L’intimé soutient qu’il n’a pas été informé de ce que le commissaire du gouvernement aurait rendu un avis favorable valant autorisation d’exploiter. Or le 15 juin 2017 la commissaire du gouvernement auprès de la DRAAF a informé la SAFER qu’elle ne s’opposait pas à la cession, de telle sorte que M. B a bien une autorisation d’exploiter en application de l’article L331-2-III du code rural.
M. de D E reproche enfin à la SAFER d’avoir démembré l’exploitation en deux parties pour la vendre. Ce moyen n’est étayé par aucune pièce et est inopérant dans le cadre du présent litige.
Les moyens invoqués par M. de D E sont en réalité une critique sur le fond du choix du candidat pour la rétrocession, notamment par rapport à sa propre situation et son propre projet. Cependant le contrôle du juge n’est pas un contrôle de l’opportunité du choix du candidat par rapport au candidat évincé.
La description des caractéristiques du projet du candidat retenu correspond effectivement aux missions de la SAFER définies par l’article L141-1 du code rural et aux orientations du SDREA qu’elle rappelle dans ses conclusions : s’inscrire dans la triple performance économique, sociale et environnementale, favoriser l’installation et la transmission des exploitations, promouvoir des systèmes plus économes en intrants et encourager le développement de l’agriculture biologique.
La cour estime que les éléments qui sont évoqués dans la motivation sont suffisants et suffisamments concrets et permettent de vérifier que la décision de rétrocession répond aux objectifs légaux et réglementaires.

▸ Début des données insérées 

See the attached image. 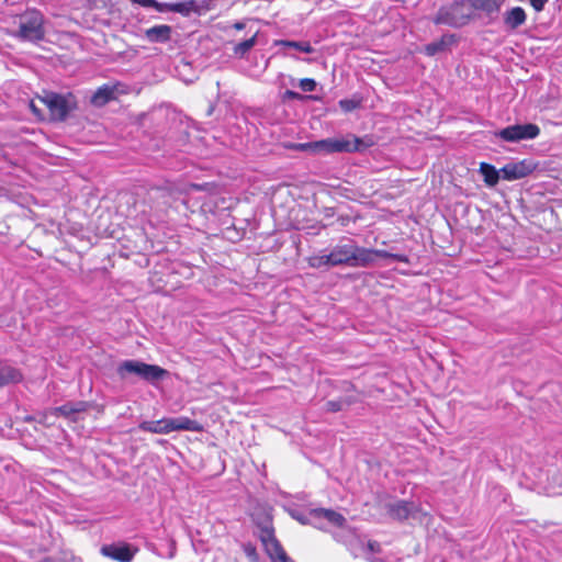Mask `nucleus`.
<instances>
[{
    "mask_svg": "<svg viewBox=\"0 0 562 562\" xmlns=\"http://www.w3.org/2000/svg\"><path fill=\"white\" fill-rule=\"evenodd\" d=\"M345 402L342 401H328L326 403V409L331 413L339 412L344 408Z\"/></svg>",
    "mask_w": 562,
    "mask_h": 562,
    "instance_id": "nucleus-35",
    "label": "nucleus"
},
{
    "mask_svg": "<svg viewBox=\"0 0 562 562\" xmlns=\"http://www.w3.org/2000/svg\"><path fill=\"white\" fill-rule=\"evenodd\" d=\"M547 2L548 0H530V4L537 12L542 11Z\"/></svg>",
    "mask_w": 562,
    "mask_h": 562,
    "instance_id": "nucleus-37",
    "label": "nucleus"
},
{
    "mask_svg": "<svg viewBox=\"0 0 562 562\" xmlns=\"http://www.w3.org/2000/svg\"><path fill=\"white\" fill-rule=\"evenodd\" d=\"M367 549L372 553H379L381 551V546L379 542L370 540L367 543Z\"/></svg>",
    "mask_w": 562,
    "mask_h": 562,
    "instance_id": "nucleus-36",
    "label": "nucleus"
},
{
    "mask_svg": "<svg viewBox=\"0 0 562 562\" xmlns=\"http://www.w3.org/2000/svg\"><path fill=\"white\" fill-rule=\"evenodd\" d=\"M472 8L483 11L487 14H493L499 11L505 0H469Z\"/></svg>",
    "mask_w": 562,
    "mask_h": 562,
    "instance_id": "nucleus-21",
    "label": "nucleus"
},
{
    "mask_svg": "<svg viewBox=\"0 0 562 562\" xmlns=\"http://www.w3.org/2000/svg\"><path fill=\"white\" fill-rule=\"evenodd\" d=\"M20 379L21 374L18 370L10 367H0V387L10 382H18Z\"/></svg>",
    "mask_w": 562,
    "mask_h": 562,
    "instance_id": "nucleus-26",
    "label": "nucleus"
},
{
    "mask_svg": "<svg viewBox=\"0 0 562 562\" xmlns=\"http://www.w3.org/2000/svg\"><path fill=\"white\" fill-rule=\"evenodd\" d=\"M480 172L484 178V182L488 187H494L498 183L499 178L502 176L501 170H497L493 165L487 162H481Z\"/></svg>",
    "mask_w": 562,
    "mask_h": 562,
    "instance_id": "nucleus-20",
    "label": "nucleus"
},
{
    "mask_svg": "<svg viewBox=\"0 0 562 562\" xmlns=\"http://www.w3.org/2000/svg\"><path fill=\"white\" fill-rule=\"evenodd\" d=\"M503 20L508 29L516 30L525 24L527 15L521 7H515L504 13Z\"/></svg>",
    "mask_w": 562,
    "mask_h": 562,
    "instance_id": "nucleus-16",
    "label": "nucleus"
},
{
    "mask_svg": "<svg viewBox=\"0 0 562 562\" xmlns=\"http://www.w3.org/2000/svg\"><path fill=\"white\" fill-rule=\"evenodd\" d=\"M374 263L372 249L359 247L355 243V250L351 259V267H369Z\"/></svg>",
    "mask_w": 562,
    "mask_h": 562,
    "instance_id": "nucleus-17",
    "label": "nucleus"
},
{
    "mask_svg": "<svg viewBox=\"0 0 562 562\" xmlns=\"http://www.w3.org/2000/svg\"><path fill=\"white\" fill-rule=\"evenodd\" d=\"M316 81L312 78H303L299 81V87L304 92H313L316 89Z\"/></svg>",
    "mask_w": 562,
    "mask_h": 562,
    "instance_id": "nucleus-33",
    "label": "nucleus"
},
{
    "mask_svg": "<svg viewBox=\"0 0 562 562\" xmlns=\"http://www.w3.org/2000/svg\"><path fill=\"white\" fill-rule=\"evenodd\" d=\"M355 250V240L350 238L341 239L337 245H335L329 254V260H331V266H348L351 267V259Z\"/></svg>",
    "mask_w": 562,
    "mask_h": 562,
    "instance_id": "nucleus-9",
    "label": "nucleus"
},
{
    "mask_svg": "<svg viewBox=\"0 0 562 562\" xmlns=\"http://www.w3.org/2000/svg\"><path fill=\"white\" fill-rule=\"evenodd\" d=\"M276 46H280L283 48H294L305 54L314 53V48L312 47L311 43L305 41L296 42L289 40H280L276 42Z\"/></svg>",
    "mask_w": 562,
    "mask_h": 562,
    "instance_id": "nucleus-24",
    "label": "nucleus"
},
{
    "mask_svg": "<svg viewBox=\"0 0 562 562\" xmlns=\"http://www.w3.org/2000/svg\"><path fill=\"white\" fill-rule=\"evenodd\" d=\"M361 102H362V99L359 98V97H352L350 99H341L338 104L340 106V109L348 113V112H351L358 108H360L361 105Z\"/></svg>",
    "mask_w": 562,
    "mask_h": 562,
    "instance_id": "nucleus-28",
    "label": "nucleus"
},
{
    "mask_svg": "<svg viewBox=\"0 0 562 562\" xmlns=\"http://www.w3.org/2000/svg\"><path fill=\"white\" fill-rule=\"evenodd\" d=\"M369 146H371V143L351 135L348 138H326L314 142V153H355L361 151Z\"/></svg>",
    "mask_w": 562,
    "mask_h": 562,
    "instance_id": "nucleus-5",
    "label": "nucleus"
},
{
    "mask_svg": "<svg viewBox=\"0 0 562 562\" xmlns=\"http://www.w3.org/2000/svg\"><path fill=\"white\" fill-rule=\"evenodd\" d=\"M387 515L398 521H404L409 518H417L420 513V507L417 503L412 501H395L385 505Z\"/></svg>",
    "mask_w": 562,
    "mask_h": 562,
    "instance_id": "nucleus-8",
    "label": "nucleus"
},
{
    "mask_svg": "<svg viewBox=\"0 0 562 562\" xmlns=\"http://www.w3.org/2000/svg\"><path fill=\"white\" fill-rule=\"evenodd\" d=\"M372 251H373L374 260L376 258H385V259H391V260L397 261V262H404V263L408 262L407 256L403 255V254H392V252H389V251L382 250V249H372Z\"/></svg>",
    "mask_w": 562,
    "mask_h": 562,
    "instance_id": "nucleus-27",
    "label": "nucleus"
},
{
    "mask_svg": "<svg viewBox=\"0 0 562 562\" xmlns=\"http://www.w3.org/2000/svg\"><path fill=\"white\" fill-rule=\"evenodd\" d=\"M536 164L530 159L508 162L502 169V178L507 181L522 179L536 170Z\"/></svg>",
    "mask_w": 562,
    "mask_h": 562,
    "instance_id": "nucleus-10",
    "label": "nucleus"
},
{
    "mask_svg": "<svg viewBox=\"0 0 562 562\" xmlns=\"http://www.w3.org/2000/svg\"><path fill=\"white\" fill-rule=\"evenodd\" d=\"M195 2L193 0L176 2V3H162V8L165 11H171L181 13L183 15H189L192 11L195 10Z\"/></svg>",
    "mask_w": 562,
    "mask_h": 562,
    "instance_id": "nucleus-23",
    "label": "nucleus"
},
{
    "mask_svg": "<svg viewBox=\"0 0 562 562\" xmlns=\"http://www.w3.org/2000/svg\"><path fill=\"white\" fill-rule=\"evenodd\" d=\"M170 420V428L172 431H180V430H187V431H201L203 427L201 424L194 419H191L186 416H180L176 418H169Z\"/></svg>",
    "mask_w": 562,
    "mask_h": 562,
    "instance_id": "nucleus-18",
    "label": "nucleus"
},
{
    "mask_svg": "<svg viewBox=\"0 0 562 562\" xmlns=\"http://www.w3.org/2000/svg\"><path fill=\"white\" fill-rule=\"evenodd\" d=\"M171 26L159 24L145 30V36L150 43H166L171 38Z\"/></svg>",
    "mask_w": 562,
    "mask_h": 562,
    "instance_id": "nucleus-15",
    "label": "nucleus"
},
{
    "mask_svg": "<svg viewBox=\"0 0 562 562\" xmlns=\"http://www.w3.org/2000/svg\"><path fill=\"white\" fill-rule=\"evenodd\" d=\"M31 108H32V110H33L34 112H36V108L34 106V104H33V103H31Z\"/></svg>",
    "mask_w": 562,
    "mask_h": 562,
    "instance_id": "nucleus-39",
    "label": "nucleus"
},
{
    "mask_svg": "<svg viewBox=\"0 0 562 562\" xmlns=\"http://www.w3.org/2000/svg\"><path fill=\"white\" fill-rule=\"evenodd\" d=\"M43 101L49 110L52 120L64 121L67 117L70 106L65 97L58 93H49Z\"/></svg>",
    "mask_w": 562,
    "mask_h": 562,
    "instance_id": "nucleus-12",
    "label": "nucleus"
},
{
    "mask_svg": "<svg viewBox=\"0 0 562 562\" xmlns=\"http://www.w3.org/2000/svg\"><path fill=\"white\" fill-rule=\"evenodd\" d=\"M540 128L537 124H514L495 132V137L508 143L535 139L539 136Z\"/></svg>",
    "mask_w": 562,
    "mask_h": 562,
    "instance_id": "nucleus-7",
    "label": "nucleus"
},
{
    "mask_svg": "<svg viewBox=\"0 0 562 562\" xmlns=\"http://www.w3.org/2000/svg\"><path fill=\"white\" fill-rule=\"evenodd\" d=\"M114 87L103 85L94 92L91 101L94 105H103L108 103L110 100L114 99Z\"/></svg>",
    "mask_w": 562,
    "mask_h": 562,
    "instance_id": "nucleus-22",
    "label": "nucleus"
},
{
    "mask_svg": "<svg viewBox=\"0 0 562 562\" xmlns=\"http://www.w3.org/2000/svg\"><path fill=\"white\" fill-rule=\"evenodd\" d=\"M233 26H234V29H236V30H244V29H245V23H243V22H236Z\"/></svg>",
    "mask_w": 562,
    "mask_h": 562,
    "instance_id": "nucleus-38",
    "label": "nucleus"
},
{
    "mask_svg": "<svg viewBox=\"0 0 562 562\" xmlns=\"http://www.w3.org/2000/svg\"><path fill=\"white\" fill-rule=\"evenodd\" d=\"M134 3H137L144 8H154L159 12H165L162 8V3L157 2L156 0H131Z\"/></svg>",
    "mask_w": 562,
    "mask_h": 562,
    "instance_id": "nucleus-32",
    "label": "nucleus"
},
{
    "mask_svg": "<svg viewBox=\"0 0 562 562\" xmlns=\"http://www.w3.org/2000/svg\"><path fill=\"white\" fill-rule=\"evenodd\" d=\"M169 418H161L159 420H144L138 424V428L143 431L151 434H169L171 432Z\"/></svg>",
    "mask_w": 562,
    "mask_h": 562,
    "instance_id": "nucleus-19",
    "label": "nucleus"
},
{
    "mask_svg": "<svg viewBox=\"0 0 562 562\" xmlns=\"http://www.w3.org/2000/svg\"><path fill=\"white\" fill-rule=\"evenodd\" d=\"M457 43L454 34H445L439 40L427 44L424 52L427 56H435L449 49L450 46Z\"/></svg>",
    "mask_w": 562,
    "mask_h": 562,
    "instance_id": "nucleus-14",
    "label": "nucleus"
},
{
    "mask_svg": "<svg viewBox=\"0 0 562 562\" xmlns=\"http://www.w3.org/2000/svg\"><path fill=\"white\" fill-rule=\"evenodd\" d=\"M119 375L124 379L127 374H135L144 381L156 385L157 382L166 379L169 371L157 366L149 364L138 360H125L117 367Z\"/></svg>",
    "mask_w": 562,
    "mask_h": 562,
    "instance_id": "nucleus-3",
    "label": "nucleus"
},
{
    "mask_svg": "<svg viewBox=\"0 0 562 562\" xmlns=\"http://www.w3.org/2000/svg\"><path fill=\"white\" fill-rule=\"evenodd\" d=\"M310 266L312 268L321 269L323 267H333L329 260V254H322L310 258Z\"/></svg>",
    "mask_w": 562,
    "mask_h": 562,
    "instance_id": "nucleus-29",
    "label": "nucleus"
},
{
    "mask_svg": "<svg viewBox=\"0 0 562 562\" xmlns=\"http://www.w3.org/2000/svg\"><path fill=\"white\" fill-rule=\"evenodd\" d=\"M89 407L90 404L85 401L67 402L61 406L54 407L50 413L55 416H64L76 422V415L88 411Z\"/></svg>",
    "mask_w": 562,
    "mask_h": 562,
    "instance_id": "nucleus-13",
    "label": "nucleus"
},
{
    "mask_svg": "<svg viewBox=\"0 0 562 562\" xmlns=\"http://www.w3.org/2000/svg\"><path fill=\"white\" fill-rule=\"evenodd\" d=\"M281 101L285 103L289 100H299V101H305V100H314V95H307V94H301L293 90H286L281 94Z\"/></svg>",
    "mask_w": 562,
    "mask_h": 562,
    "instance_id": "nucleus-30",
    "label": "nucleus"
},
{
    "mask_svg": "<svg viewBox=\"0 0 562 562\" xmlns=\"http://www.w3.org/2000/svg\"><path fill=\"white\" fill-rule=\"evenodd\" d=\"M290 514L302 525H312L318 529H324L326 527L324 521H327L329 525L335 527H341L346 522V518L341 514L326 508H314L307 514H303L299 510H291Z\"/></svg>",
    "mask_w": 562,
    "mask_h": 562,
    "instance_id": "nucleus-4",
    "label": "nucleus"
},
{
    "mask_svg": "<svg viewBox=\"0 0 562 562\" xmlns=\"http://www.w3.org/2000/svg\"><path fill=\"white\" fill-rule=\"evenodd\" d=\"M258 538L262 542L267 554L272 562H294L288 557L286 552L274 536V529L270 521L259 526Z\"/></svg>",
    "mask_w": 562,
    "mask_h": 562,
    "instance_id": "nucleus-6",
    "label": "nucleus"
},
{
    "mask_svg": "<svg viewBox=\"0 0 562 562\" xmlns=\"http://www.w3.org/2000/svg\"><path fill=\"white\" fill-rule=\"evenodd\" d=\"M473 8L464 0H456L439 8L432 22L437 25H448L459 29L467 25L473 19Z\"/></svg>",
    "mask_w": 562,
    "mask_h": 562,
    "instance_id": "nucleus-2",
    "label": "nucleus"
},
{
    "mask_svg": "<svg viewBox=\"0 0 562 562\" xmlns=\"http://www.w3.org/2000/svg\"><path fill=\"white\" fill-rule=\"evenodd\" d=\"M257 43V33L251 37L234 45L233 52L238 57H244Z\"/></svg>",
    "mask_w": 562,
    "mask_h": 562,
    "instance_id": "nucleus-25",
    "label": "nucleus"
},
{
    "mask_svg": "<svg viewBox=\"0 0 562 562\" xmlns=\"http://www.w3.org/2000/svg\"><path fill=\"white\" fill-rule=\"evenodd\" d=\"M244 552L252 562H256L258 560L256 547L252 546L251 543L244 544Z\"/></svg>",
    "mask_w": 562,
    "mask_h": 562,
    "instance_id": "nucleus-34",
    "label": "nucleus"
},
{
    "mask_svg": "<svg viewBox=\"0 0 562 562\" xmlns=\"http://www.w3.org/2000/svg\"><path fill=\"white\" fill-rule=\"evenodd\" d=\"M137 551V548L126 542L104 544L101 548V553L104 557L119 562H131L134 559Z\"/></svg>",
    "mask_w": 562,
    "mask_h": 562,
    "instance_id": "nucleus-11",
    "label": "nucleus"
},
{
    "mask_svg": "<svg viewBox=\"0 0 562 562\" xmlns=\"http://www.w3.org/2000/svg\"><path fill=\"white\" fill-rule=\"evenodd\" d=\"M283 147L285 149H290V150H296V151H314V142H311V143H291V142H288V143H284L283 144Z\"/></svg>",
    "mask_w": 562,
    "mask_h": 562,
    "instance_id": "nucleus-31",
    "label": "nucleus"
},
{
    "mask_svg": "<svg viewBox=\"0 0 562 562\" xmlns=\"http://www.w3.org/2000/svg\"><path fill=\"white\" fill-rule=\"evenodd\" d=\"M14 24L18 30L13 36L21 41L37 43L45 37L44 15L36 9H29L16 15Z\"/></svg>",
    "mask_w": 562,
    "mask_h": 562,
    "instance_id": "nucleus-1",
    "label": "nucleus"
}]
</instances>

Le jugement sera donc infirmé en toutes ses dispositions et les demandes de M. de D E seront rejetées.
PAR CES MOTIFS
La cour,
Infirme le jugement rendu le 3 septembre 2019 par le tribunal de grande instance de D Brieuc en toutes ses dispositions,
Déboute M. X de D E de toutes ses demandes,
Déboute la société d’aménagement foncier et d’établissement rural de Bretagne de sa demande au titre de l’article 700 du code de procédure civile,
Condamne M. X de D E aux dépens de première instance et d’appel.